Commentary

Open-source AI as geopolitical weapon: the case for and against American open models

May 14, 2025

Key Points

  • Meta faces a shareholder math problem: $40 billion annual AI capex on open-source models that generate zero proprietary data and can't justify returns beyond a certain capability threshold.
  • China deploys DeepSeek and Manus as free geopolitical weapons, gravitationally pulling mid-tier countries toward its economy while the U.S. risks either handing rivals a direct capability copy or ceding the free tier globally.
  • The historical pattern of open-source monetization—Red Hat, Elasticsearch, Databricks—suggests free distributions eventually shift to paid tiers, making today's 'free' AI models a temporary competitive illusion.

Summary

Open-source AI divides into two economic questions and one geopolitical question. The economic logic may not hold, but the geopolitical logic is gaining weight.

Meta's Llama models work fine for enterprise use cases, but Meta will eventually face shareholder pressure to justify its $40 billion annual AI capex. Once training costs climb past $10 billion, investors will demand clear ROI. Open-source models capture no feedback loop. When users run Llama, the data doesn't return to Meta for retraining, unlike ChatGPT's thumbs-up/thumbs-down signals. Over the next decade, model differentiation will come from proprietary data, not internet-scale training runs. Meta's Llama strategy makes sense today because it serves internal use cases such as recommendation algorithms, feed ranking, and image generation that don't require frontier-grade model quality. But as capex scales, Zuck will face an awkward math. Why spend $10 billion or more on open models that can't improve Meta's products beyond a certain point and produce zero proprietary data?

Historically, open-source software companies follow a predictable arc. Red Hat moved CentOS behind a subscription wall. Elasticsearch changed licensing after seeding competition. Databricks owns the IP that accelerates Apache Spark, forcing customers to license their tools. The pattern holds: free distributions eventually monetize. For developers choosing open-source models today, "free" is an illusion. Inference costs, either paying a middleman for GPU management or absorbing direct GPU depreciation, often exceed API call pricing. Paid versions are generally better than their open equivalents. Llama 3 reached GPT-4 class performance a year after GPT-4 shipped. That gap will likely persist because the best engineers cluster around paying customers, not loss-leading distributions.

The geopolitical layer inverts the picture. China is distributing DeepSeek and Manus as part of an "AI belt and road initiative." These models are open-source not from conviction but as a distribution weapon. They're already deployed across Europe. A mid-tier country facing a binary choice between paying OpenAI or using a free Chinese model will gravitationally slide toward China's economy. A strong American open-source AI ecosystem could counterweight that pull.
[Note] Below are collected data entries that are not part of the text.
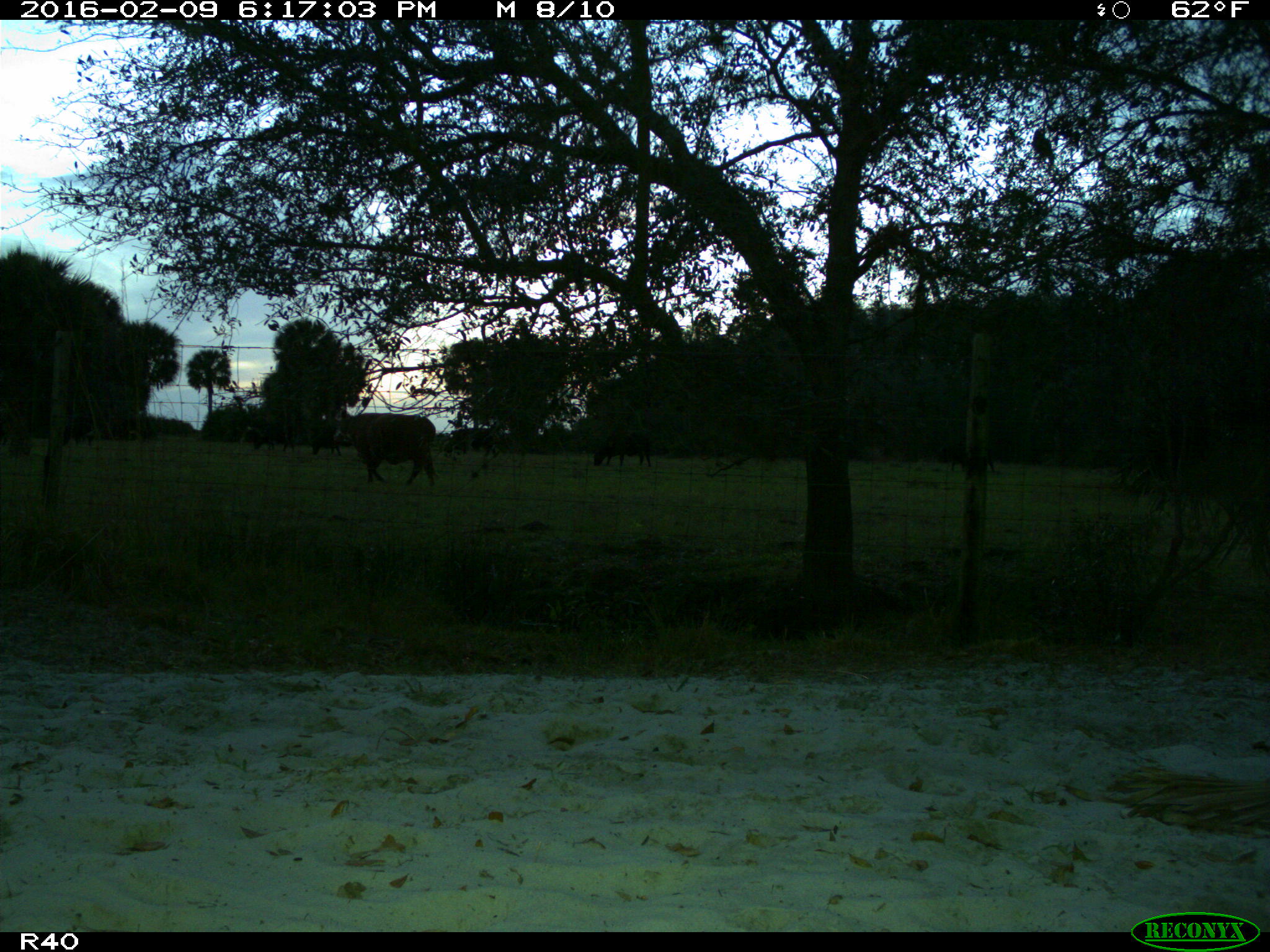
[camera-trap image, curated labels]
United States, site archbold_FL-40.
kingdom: Animalia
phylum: Chordata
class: Mammalia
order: Artiodactyla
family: Bovidae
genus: Bos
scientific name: Bos taurus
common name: domestic cow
Bos taurus (domestic cow).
The tension is sharp. If the U.S. open-sources its best AI and truly leads in capability, it hands near-peer rivals a direct copy. If it doesn't, Chinese competitors occupy the free tier globally and win hearts through cost. The question becomes whether a one-generation capability gap between deploying GPT-6 versus a Chinese open-source equivalent of GPT-5 matters enough to justify the geopolitical trade-off. That is a call for policymakers, not market forces.